Delinquency describes something or someone who fails to accomplish that which is required by law, duty, or contractual agreement, such as the failure to make a required payment or perform a particular action.
Credit scoring algorithms, which makes a guess at the probability of default, are the method banks use to determine whether or not a loan should be granted. This use-case requires learners to improve on the state of the art in credit scoring, by predicting the probability that somebody will experience financial delinquency in the next two years.

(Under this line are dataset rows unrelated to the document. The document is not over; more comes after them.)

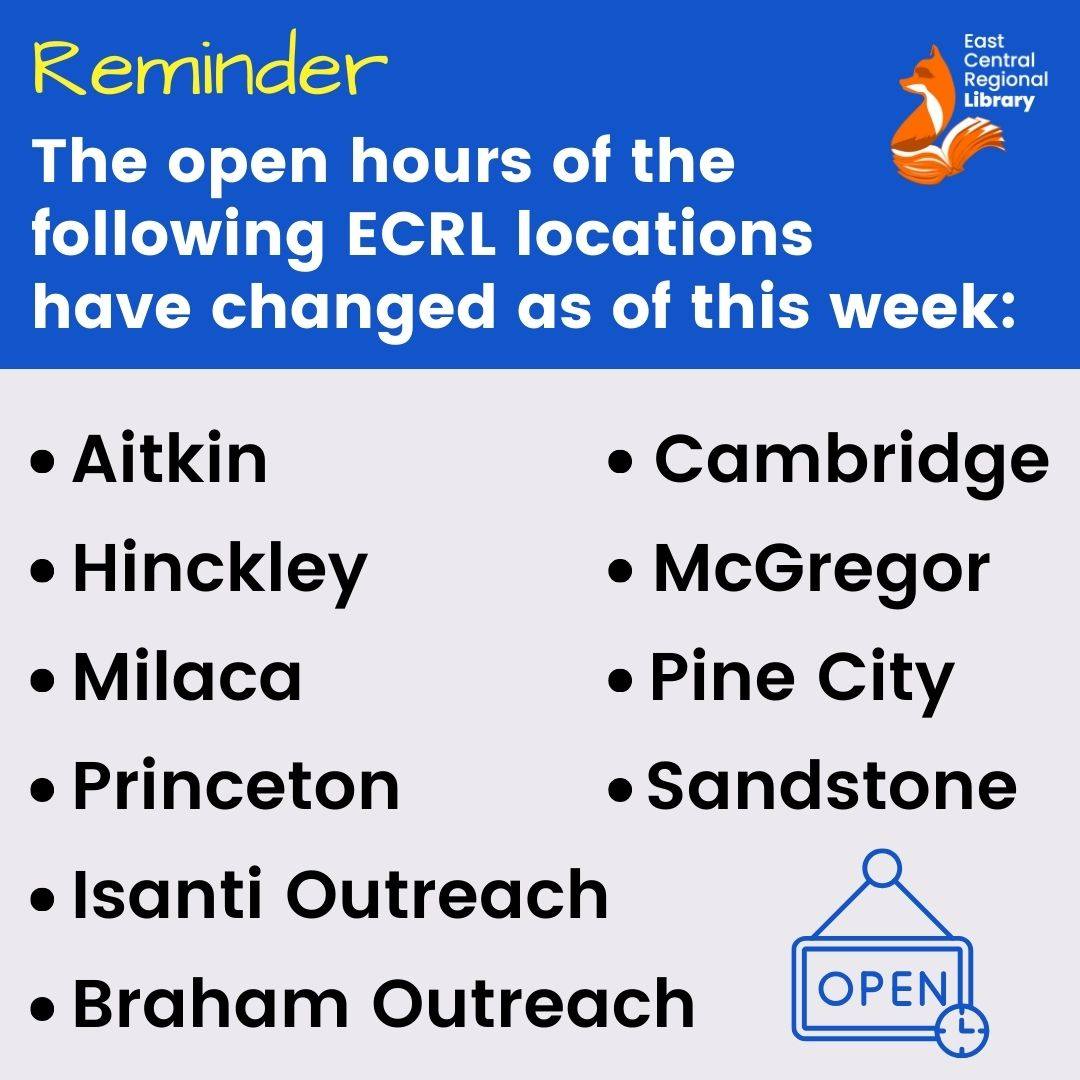 Reminder

East Central Regional Library

The open hours of the following ECRL locations have changed as of this week:

• Aitkin
• Hinckley
• Milaca
• Princeton
• Isanti Outreach
• Braham Outreach

• Cambridge
• McGregor
• Pine City
• Sandstone

OPEN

The dataset consists of 150000 records and 11 features. Below are the 11 features and their descriptions.
Feature Description :
SeriousDlqin2yrs - Person experienced 90 days past due delinquency or worse
RevolvingUtilizationOfUnsecuredLines - Total balance on credit cards and personal lines of credit
age - Age of borrower in years
NumberOfTime30-59DaysPastDueNotWorse - Number of times borrower has been 30-59 days past due but no worse in the last 2 years
DebtRatio - Monthly debt payments, alimony,living costs divided by monthy gross income
MonthlyIncome - Monthly Income
NumberOfOpenCreditLinesAndLoans - Number of Open loans (installment like car loan or mortgage) and Lines of credit
NumberOfTimes90DaysLate - Number of times borrower has been 90 days or more past due
NumberRealEstateLoansOrLines - Number of mortgage and real estate loans including home equity lines of credit
NumberOfTime60-89DaysPastDueNotWorse - Number of times borrower has been 60-89 days past due but no worse in the last 2 years
NumberOfDependents - Number of dependents in family excluding themselves
As with all the delinquency prolems, we have major class imbalance here. 92 % of customers belong to no delinquency class and 8 % for delinquency class. We applied methods like oversampling, undersamplaing and SMOTE to tackle this problem.
Recall - True Positive/True Positive + False Negative
We have selected recall as the metric here as we want to avoid False Negatives(customers who were preedicted of not default but they did). So, we will consider recall and f1 score as our metric.